▶ [Given data]
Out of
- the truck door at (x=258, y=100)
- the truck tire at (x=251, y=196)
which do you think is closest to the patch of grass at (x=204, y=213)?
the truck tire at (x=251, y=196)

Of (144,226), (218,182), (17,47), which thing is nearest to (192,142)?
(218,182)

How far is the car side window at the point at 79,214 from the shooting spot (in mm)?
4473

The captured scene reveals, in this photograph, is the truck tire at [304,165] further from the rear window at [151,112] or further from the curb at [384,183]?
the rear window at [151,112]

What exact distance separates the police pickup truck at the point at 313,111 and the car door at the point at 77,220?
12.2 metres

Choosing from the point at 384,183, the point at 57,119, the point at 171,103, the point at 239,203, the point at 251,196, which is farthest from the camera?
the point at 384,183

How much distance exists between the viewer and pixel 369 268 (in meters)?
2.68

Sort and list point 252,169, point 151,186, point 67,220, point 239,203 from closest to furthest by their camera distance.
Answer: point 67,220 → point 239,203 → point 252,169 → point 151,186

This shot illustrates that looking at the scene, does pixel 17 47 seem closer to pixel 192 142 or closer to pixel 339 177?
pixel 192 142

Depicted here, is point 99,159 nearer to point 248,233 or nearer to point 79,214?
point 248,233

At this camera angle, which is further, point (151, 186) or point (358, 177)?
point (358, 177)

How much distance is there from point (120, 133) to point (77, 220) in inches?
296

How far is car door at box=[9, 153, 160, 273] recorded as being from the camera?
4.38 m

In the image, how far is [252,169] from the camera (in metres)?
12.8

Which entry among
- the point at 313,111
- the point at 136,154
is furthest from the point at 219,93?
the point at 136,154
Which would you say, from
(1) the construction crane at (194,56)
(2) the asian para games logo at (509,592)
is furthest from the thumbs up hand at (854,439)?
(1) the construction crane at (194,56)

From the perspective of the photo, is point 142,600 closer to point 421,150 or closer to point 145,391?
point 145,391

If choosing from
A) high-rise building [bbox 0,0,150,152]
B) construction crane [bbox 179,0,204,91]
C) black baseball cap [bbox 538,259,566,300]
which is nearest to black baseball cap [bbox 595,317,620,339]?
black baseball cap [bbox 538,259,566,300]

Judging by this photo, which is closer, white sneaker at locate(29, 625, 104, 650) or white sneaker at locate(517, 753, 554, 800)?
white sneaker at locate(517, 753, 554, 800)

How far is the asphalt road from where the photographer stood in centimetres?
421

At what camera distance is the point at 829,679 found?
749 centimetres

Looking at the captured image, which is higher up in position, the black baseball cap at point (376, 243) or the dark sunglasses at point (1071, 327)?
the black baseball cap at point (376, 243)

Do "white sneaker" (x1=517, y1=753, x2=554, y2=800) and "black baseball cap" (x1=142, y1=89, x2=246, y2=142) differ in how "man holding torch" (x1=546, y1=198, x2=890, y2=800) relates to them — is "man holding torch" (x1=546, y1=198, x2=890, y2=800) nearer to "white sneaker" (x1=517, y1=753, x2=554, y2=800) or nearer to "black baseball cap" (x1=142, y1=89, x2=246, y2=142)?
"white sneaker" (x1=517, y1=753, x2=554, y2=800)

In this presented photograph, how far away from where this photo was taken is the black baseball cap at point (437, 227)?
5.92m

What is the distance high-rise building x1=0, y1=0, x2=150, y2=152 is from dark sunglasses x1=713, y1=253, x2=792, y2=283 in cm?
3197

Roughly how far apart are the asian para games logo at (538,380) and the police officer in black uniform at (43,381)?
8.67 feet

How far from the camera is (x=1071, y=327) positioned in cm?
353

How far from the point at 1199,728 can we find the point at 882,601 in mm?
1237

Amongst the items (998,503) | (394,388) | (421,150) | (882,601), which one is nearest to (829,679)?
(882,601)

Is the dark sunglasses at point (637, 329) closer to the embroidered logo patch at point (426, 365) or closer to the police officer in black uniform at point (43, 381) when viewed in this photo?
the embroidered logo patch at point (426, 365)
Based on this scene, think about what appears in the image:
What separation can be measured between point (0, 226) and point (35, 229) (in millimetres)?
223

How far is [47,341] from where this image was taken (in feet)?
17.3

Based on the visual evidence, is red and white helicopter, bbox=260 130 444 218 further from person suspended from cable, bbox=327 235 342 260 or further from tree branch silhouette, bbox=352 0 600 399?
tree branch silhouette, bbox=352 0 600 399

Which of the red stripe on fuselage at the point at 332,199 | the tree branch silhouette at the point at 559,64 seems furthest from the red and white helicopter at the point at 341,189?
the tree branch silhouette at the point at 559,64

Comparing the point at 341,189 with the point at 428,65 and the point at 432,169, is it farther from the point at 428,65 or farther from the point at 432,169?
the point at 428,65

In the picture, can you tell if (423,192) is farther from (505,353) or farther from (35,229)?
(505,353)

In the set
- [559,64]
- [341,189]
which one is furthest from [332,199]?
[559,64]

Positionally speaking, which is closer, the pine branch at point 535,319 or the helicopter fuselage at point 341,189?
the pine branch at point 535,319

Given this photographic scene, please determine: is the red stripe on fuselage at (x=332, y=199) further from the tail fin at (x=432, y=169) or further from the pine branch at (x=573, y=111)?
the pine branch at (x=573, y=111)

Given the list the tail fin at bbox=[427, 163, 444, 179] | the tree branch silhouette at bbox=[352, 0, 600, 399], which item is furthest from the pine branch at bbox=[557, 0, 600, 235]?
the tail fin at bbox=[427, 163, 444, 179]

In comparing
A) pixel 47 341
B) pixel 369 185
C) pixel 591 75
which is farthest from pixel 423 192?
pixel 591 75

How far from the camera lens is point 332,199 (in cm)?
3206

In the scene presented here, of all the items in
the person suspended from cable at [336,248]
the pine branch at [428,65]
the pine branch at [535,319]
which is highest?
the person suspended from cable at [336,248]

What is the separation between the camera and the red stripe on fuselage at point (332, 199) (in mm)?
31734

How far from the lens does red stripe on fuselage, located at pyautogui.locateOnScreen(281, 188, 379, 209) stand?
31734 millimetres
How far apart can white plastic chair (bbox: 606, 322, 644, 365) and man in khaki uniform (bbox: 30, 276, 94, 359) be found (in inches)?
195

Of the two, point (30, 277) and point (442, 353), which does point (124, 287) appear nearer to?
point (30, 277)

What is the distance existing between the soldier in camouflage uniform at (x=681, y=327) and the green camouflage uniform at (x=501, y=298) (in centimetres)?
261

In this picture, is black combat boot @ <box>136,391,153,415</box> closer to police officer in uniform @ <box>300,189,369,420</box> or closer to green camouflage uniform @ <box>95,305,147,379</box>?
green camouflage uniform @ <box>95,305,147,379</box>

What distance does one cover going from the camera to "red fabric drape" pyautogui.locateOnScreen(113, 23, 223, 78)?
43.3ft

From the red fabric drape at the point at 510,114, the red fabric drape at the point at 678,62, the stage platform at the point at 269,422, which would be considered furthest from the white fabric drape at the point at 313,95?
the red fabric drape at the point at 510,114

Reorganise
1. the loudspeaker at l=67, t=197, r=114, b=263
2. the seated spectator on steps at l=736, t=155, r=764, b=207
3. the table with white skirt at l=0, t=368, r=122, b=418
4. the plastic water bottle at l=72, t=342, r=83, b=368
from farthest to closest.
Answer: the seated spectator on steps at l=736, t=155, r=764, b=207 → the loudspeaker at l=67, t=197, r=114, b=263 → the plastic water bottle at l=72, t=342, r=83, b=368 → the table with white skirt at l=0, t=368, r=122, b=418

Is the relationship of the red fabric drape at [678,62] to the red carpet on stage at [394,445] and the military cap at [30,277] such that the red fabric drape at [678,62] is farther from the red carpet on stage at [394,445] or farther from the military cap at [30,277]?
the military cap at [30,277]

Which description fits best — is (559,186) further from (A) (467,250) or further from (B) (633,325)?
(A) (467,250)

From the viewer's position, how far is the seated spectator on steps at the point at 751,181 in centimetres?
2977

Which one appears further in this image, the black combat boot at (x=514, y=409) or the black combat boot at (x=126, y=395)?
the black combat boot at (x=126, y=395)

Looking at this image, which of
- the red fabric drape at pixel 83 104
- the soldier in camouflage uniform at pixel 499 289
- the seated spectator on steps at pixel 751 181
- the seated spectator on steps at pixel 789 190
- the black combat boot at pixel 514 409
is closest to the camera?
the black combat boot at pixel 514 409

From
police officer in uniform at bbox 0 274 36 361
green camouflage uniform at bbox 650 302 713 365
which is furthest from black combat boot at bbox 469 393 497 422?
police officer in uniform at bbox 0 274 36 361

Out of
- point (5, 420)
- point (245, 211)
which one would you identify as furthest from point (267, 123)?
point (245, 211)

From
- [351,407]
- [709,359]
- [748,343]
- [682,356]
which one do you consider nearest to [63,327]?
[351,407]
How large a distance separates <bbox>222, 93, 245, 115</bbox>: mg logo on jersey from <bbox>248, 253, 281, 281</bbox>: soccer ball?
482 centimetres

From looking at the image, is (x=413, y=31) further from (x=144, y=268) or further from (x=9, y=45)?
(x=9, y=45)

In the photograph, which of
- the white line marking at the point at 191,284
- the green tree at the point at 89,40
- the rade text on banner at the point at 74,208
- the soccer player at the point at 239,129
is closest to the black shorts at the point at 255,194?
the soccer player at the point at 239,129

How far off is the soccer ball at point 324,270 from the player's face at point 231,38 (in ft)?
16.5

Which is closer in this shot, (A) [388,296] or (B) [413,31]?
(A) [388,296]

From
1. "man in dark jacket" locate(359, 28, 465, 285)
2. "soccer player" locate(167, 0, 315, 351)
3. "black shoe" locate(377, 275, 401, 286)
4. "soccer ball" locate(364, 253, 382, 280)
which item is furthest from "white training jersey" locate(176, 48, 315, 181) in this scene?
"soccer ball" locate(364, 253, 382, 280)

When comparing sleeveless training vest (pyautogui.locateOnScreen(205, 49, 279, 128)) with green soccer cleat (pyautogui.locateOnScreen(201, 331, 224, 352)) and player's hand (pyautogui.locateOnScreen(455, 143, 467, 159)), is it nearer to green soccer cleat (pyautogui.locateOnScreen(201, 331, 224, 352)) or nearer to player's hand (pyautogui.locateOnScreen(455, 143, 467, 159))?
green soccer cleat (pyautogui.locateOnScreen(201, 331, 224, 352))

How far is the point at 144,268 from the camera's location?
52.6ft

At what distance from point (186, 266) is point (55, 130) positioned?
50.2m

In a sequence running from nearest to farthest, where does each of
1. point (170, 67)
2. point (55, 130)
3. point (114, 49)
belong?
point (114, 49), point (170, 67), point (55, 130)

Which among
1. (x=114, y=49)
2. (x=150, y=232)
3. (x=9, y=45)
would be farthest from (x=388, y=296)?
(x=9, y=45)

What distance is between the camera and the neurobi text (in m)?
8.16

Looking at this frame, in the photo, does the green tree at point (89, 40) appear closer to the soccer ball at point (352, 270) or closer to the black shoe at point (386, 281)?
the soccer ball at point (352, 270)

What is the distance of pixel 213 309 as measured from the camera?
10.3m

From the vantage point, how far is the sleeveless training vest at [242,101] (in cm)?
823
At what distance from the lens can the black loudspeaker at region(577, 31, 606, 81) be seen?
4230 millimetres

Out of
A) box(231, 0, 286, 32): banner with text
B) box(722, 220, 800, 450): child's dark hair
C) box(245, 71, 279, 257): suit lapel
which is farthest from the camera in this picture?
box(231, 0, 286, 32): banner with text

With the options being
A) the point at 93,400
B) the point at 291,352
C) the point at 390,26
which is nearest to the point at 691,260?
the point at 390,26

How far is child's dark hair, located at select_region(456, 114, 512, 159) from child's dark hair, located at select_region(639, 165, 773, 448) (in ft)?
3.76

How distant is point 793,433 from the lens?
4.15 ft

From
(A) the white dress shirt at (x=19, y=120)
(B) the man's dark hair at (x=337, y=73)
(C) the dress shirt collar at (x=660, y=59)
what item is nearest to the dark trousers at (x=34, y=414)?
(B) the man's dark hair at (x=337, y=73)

▶ [Work to complete] Tally the lines in the rows above that contain the word "closest". Reply with the number alone.

▶ [Result of this exercise] 5